И неожиданно почувствовал: мерзну. Ночь дышала не только мраком, но и холодом, как и дорожный песок. Холод выползал из его затверделой глубины, ледяной заметью охватывал ноги, расползался по телу, груди, залегал меж уныло и остро торчащих лопаток.
Ко всему, внезапно освирепел ветер. Завихрил песок у моих ног, вихрево окреп и едва не сбил меня. Поднятая им струя песка засыпала глаза и, словно теркой, прошлась по коже. Меня будто ошпарило. Я почувствовал невыносимый холодный жар и мгновенно заледенел. Ни рукой, ни ногой не шевельнуть. Грозили обломиться хрупкие ледышки пальцев рук, ног. И сам я был ледяной сосулькой. Все, все проморозилось.
Но я заставил себя наклониться, согнуться и при этом не переломиться. Так же через не могу, не оберегая пальцев и рук, вкопался в песок посреди колеи, до пупа. Понизу ветер не ощущался, не было его, лишь песочные иголочно колкие брызги. А сам смерч кручено струился в небо воронкой, и я беспрепятственно зарывался в песок, сооружая нечто вроде гнезда, как это проделывает курица, освобождаясь от яйца. Только молча, без сокота и кудахтанья. Голос примерз внутри меня. Язык обездвижен, даже губ не облизать. И слюны не давал. Булыжник, а не язык. А такой ловкий и даже брехливый до этого.
Но потихоньку, помаленьку, сначала поверхностно, кожей, я оттаивал. Разогревал, как на черени бабушкиной печи, отмершие половинки, потом одубелые ноги. Бездумно веял растопыренными пальцами пухово мягкий песок, словно сам сеялся пылью.

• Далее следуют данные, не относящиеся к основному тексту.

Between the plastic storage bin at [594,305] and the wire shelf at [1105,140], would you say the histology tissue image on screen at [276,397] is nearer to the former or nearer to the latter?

Изувеченные, в сукровице, ржавые пальцы сбрасывали несмываемую болезную кору. И не щемили, как раньше, от тепла и холода, ощутимо затягивались ласковой кожицей новорожденного. Набрякали приятной глазу янтарной живицей — живой, защищенной молодой кожей, кровью. И кто-то там, погребенный в гостинце, дышал мне в ноги, щекотал пятки, так что я невольно рассмеялся. И я уже готов был остаться здесь, в моем песочном гнезде, навсегда. Только побаивался прорасти и вырасти среди белого дорожного песка деревом, той же сосной. Потому что издавна ощущал себя деревом и, может, немного песком, белым смехом рассыпанным у его корней. Но сейчас я подумал и понял — сломают, сломают дерево, выросшее посередке машинной дороги. Сломают молодым. И не плюнут. Бросят, как собаку под забором, втопчут в наезженную колею. Мимоходом навсегда упокоят.